I’ve just spent the better part of the last two days reading Aimee Bender’s ‘The Particular Sadness of Lemon Cake’. The quirky title is what lured me in, and I can honestly say that it’s been a while since I’ve been so wrapped up in a story that a book becomes unputdownable (hence why I haven’t posted here in some time). This book has left me intrigued, confused and undeniably sad.

At the age of 9, Rose Edelstein discovers that she can taste her mother’s emotions in a slice of home-made lemon-chocolate cake. Where before she was cheerful and capable, Rose learns that her mother tastes of sadness, despair and desperation. So begins a life where for Rose, an average meal can become an intimate moment of revelation.

The Particular Sadness of Lemon Cake

The Particular Sadness of Lemon Cake

This gift of being able to read the feelings of the people who prepared the food she consumes is quite unsettling and results in Rose growing up very quickly, becoming an almost adult-child. The book follows her journey as she struggles with this gift, exploring the dynamics of her family: the father who is always there but never present, the sad mother who is always smiling, and the older brother who does not like to be touched.

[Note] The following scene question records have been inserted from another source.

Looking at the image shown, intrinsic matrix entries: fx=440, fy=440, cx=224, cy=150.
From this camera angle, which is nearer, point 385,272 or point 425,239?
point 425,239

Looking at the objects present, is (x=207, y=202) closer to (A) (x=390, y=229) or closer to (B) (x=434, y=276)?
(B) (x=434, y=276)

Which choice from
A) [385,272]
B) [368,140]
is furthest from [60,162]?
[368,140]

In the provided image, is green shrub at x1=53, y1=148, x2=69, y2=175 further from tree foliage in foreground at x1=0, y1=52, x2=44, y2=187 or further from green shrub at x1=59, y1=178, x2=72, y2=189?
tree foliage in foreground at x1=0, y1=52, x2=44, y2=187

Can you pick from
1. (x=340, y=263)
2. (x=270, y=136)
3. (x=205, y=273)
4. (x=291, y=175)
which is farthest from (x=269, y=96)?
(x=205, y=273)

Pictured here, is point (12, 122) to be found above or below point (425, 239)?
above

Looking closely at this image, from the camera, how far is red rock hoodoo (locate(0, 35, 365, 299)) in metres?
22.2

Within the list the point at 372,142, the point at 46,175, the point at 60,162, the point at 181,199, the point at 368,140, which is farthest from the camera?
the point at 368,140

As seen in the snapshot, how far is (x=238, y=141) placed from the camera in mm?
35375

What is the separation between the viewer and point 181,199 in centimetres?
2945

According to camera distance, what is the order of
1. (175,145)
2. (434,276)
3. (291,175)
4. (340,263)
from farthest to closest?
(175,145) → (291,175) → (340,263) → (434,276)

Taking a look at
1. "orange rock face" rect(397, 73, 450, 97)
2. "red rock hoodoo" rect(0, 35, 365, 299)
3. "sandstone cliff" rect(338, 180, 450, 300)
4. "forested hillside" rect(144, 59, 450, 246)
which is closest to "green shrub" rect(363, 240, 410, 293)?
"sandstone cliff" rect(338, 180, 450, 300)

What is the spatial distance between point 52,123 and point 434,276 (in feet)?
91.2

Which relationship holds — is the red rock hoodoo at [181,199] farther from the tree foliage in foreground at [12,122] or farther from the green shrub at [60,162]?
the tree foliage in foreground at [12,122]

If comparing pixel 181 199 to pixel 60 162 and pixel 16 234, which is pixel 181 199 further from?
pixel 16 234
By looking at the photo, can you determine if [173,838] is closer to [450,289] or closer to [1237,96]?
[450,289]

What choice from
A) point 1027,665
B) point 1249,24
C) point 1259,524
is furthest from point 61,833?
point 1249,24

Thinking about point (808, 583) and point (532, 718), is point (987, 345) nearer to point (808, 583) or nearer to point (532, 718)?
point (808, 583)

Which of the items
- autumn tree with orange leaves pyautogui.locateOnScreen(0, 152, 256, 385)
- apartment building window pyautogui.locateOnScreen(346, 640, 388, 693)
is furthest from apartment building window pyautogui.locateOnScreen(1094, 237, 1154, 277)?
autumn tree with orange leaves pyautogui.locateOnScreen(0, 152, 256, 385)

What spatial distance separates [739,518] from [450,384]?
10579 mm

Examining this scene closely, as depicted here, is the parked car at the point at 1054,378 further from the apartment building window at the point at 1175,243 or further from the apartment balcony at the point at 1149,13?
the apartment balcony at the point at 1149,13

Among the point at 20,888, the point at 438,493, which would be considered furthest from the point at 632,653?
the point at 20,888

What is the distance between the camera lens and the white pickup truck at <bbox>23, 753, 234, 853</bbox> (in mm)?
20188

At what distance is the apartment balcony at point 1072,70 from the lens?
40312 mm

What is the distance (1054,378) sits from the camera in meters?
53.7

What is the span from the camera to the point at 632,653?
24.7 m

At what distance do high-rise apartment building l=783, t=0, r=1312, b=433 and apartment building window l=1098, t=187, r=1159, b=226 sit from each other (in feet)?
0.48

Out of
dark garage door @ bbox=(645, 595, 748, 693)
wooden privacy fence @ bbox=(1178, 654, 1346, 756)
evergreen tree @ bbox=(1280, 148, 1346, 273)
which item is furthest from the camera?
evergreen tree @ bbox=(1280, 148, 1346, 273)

I admit that I have a predilection for tales of dysfunctional families, but the Edelsteins are quietly dysfunctional: soundlessly desperate and unhappy yet not prepared for anything to change. Rose, wise beyond her years, is an excellent narrator who builds a stagnant world of surface where sadness and loss continue to permeate the air long after the last page has been read.

I recommend this book because I didn’t fully understand it, and for me, those are the kinds of books that stay with you. Let me know what you think!